C’est ainsi qu’il lui revint d’introduire dans le champ de la défense des droits de l’Homme
les méthodes et les objectifs propres aux sciences humaines. En témoigne notamment le
premier ouvrage majeur publié sur le génocide au Rwanda, ouvrage dont elle assura la
direction et rédigea la plus grande partie1. En effet, ce gros volume ne s’en tient pas à une
« historiographie judiciaire », selon l’expression de Carlo Ginzburg (1997), soit à une
perception des événements sélectionnant un seul type d’actions, celles qui peuvent être
rapportées à la responsabilité d’individus.
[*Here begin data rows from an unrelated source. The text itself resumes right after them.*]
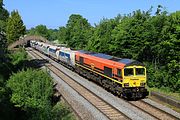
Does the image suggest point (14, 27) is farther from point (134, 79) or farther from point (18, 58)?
point (134, 79)

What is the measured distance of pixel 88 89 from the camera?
3406cm

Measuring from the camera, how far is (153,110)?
2523 cm

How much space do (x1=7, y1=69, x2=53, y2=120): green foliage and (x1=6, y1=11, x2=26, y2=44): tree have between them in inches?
2681

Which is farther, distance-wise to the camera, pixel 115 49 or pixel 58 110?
pixel 115 49

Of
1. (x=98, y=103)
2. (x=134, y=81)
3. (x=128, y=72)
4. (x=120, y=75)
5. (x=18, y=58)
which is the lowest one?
(x=98, y=103)

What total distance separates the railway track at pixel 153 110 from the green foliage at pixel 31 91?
6819 millimetres

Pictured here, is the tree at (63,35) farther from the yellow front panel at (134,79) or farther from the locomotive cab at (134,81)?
the yellow front panel at (134,79)

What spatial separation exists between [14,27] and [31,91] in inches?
2782

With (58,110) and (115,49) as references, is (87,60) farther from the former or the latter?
(58,110)

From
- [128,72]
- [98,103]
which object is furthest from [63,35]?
[98,103]

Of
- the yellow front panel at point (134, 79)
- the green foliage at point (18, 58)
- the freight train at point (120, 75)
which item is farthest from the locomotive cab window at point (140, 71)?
the green foliage at point (18, 58)

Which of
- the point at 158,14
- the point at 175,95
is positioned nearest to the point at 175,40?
the point at 175,95

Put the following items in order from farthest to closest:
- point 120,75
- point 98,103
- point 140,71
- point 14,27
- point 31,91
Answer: point 14,27 → point 140,71 → point 120,75 → point 98,103 → point 31,91

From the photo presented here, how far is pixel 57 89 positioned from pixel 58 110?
9.29 metres
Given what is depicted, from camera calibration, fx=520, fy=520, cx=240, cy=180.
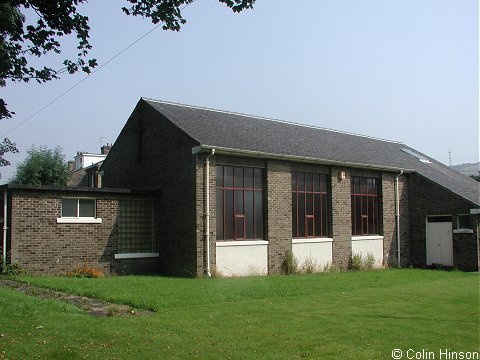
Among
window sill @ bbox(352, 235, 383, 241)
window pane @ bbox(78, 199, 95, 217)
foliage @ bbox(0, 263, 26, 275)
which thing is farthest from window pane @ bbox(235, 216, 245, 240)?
foliage @ bbox(0, 263, 26, 275)

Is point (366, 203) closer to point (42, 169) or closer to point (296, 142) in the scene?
point (296, 142)

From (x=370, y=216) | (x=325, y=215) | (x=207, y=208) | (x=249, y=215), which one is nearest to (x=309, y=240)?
(x=325, y=215)

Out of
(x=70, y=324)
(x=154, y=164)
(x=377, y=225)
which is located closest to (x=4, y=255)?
(x=154, y=164)

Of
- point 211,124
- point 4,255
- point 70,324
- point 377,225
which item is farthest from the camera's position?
point 377,225

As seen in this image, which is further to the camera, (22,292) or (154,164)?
(154,164)

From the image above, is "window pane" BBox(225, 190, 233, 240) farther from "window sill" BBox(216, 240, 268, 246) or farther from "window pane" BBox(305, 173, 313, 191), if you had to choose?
"window pane" BBox(305, 173, 313, 191)

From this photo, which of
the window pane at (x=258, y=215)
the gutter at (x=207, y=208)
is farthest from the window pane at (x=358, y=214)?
the gutter at (x=207, y=208)

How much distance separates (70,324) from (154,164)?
11914 mm

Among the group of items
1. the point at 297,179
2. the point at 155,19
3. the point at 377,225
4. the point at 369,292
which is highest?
the point at 155,19

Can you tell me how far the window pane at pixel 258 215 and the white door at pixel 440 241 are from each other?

Il présente une analyse attachée à restituer la
complexité des contextes historiques, politiques et sociologiques de la tragédie.

5

En raison de ses recherches sur la guerre et le génocide au Rwanda, Alison Des Forges fut
entendue à de nombreuses reprises au Tribunal pénal international pour le Rwanda
(TPIR), et devant des tribunaux nationaux en tant que témoin expert. Elle intervint aussi
devant des commissions d’enquêtes parlementaires. Elle dirigea en outre plusieurs
enquêtes publiées dans des rapports de Human Rights Watch sur le Rwanda et sur l’Est du
Congo (RDC)2. Son influence publique était reconnue, aussi la presse internationale
consacra-t-elle de nombreux hommages aux recherches qu’elle mena sur le génocide tutsi
ainsi qu’à ses interventions pour la défense des droits humains dans la région des Grands
Lacs africains.
J’ai rencontré Alison Des Forges au Rwanda pour la première fois en 1967. Nous nous
sommes revues bien des années plus tard, à nouveau au Rwanda, en octobre 1995. Je me
propose, dans ce bref article, de montrer, pour chacune des périodes considérées, à
quelles situations politiques et à quels champs intellectuels était confronté tout travail de
recherche portant sur les rapports de pouvoir propres à l’histoire rwandaise.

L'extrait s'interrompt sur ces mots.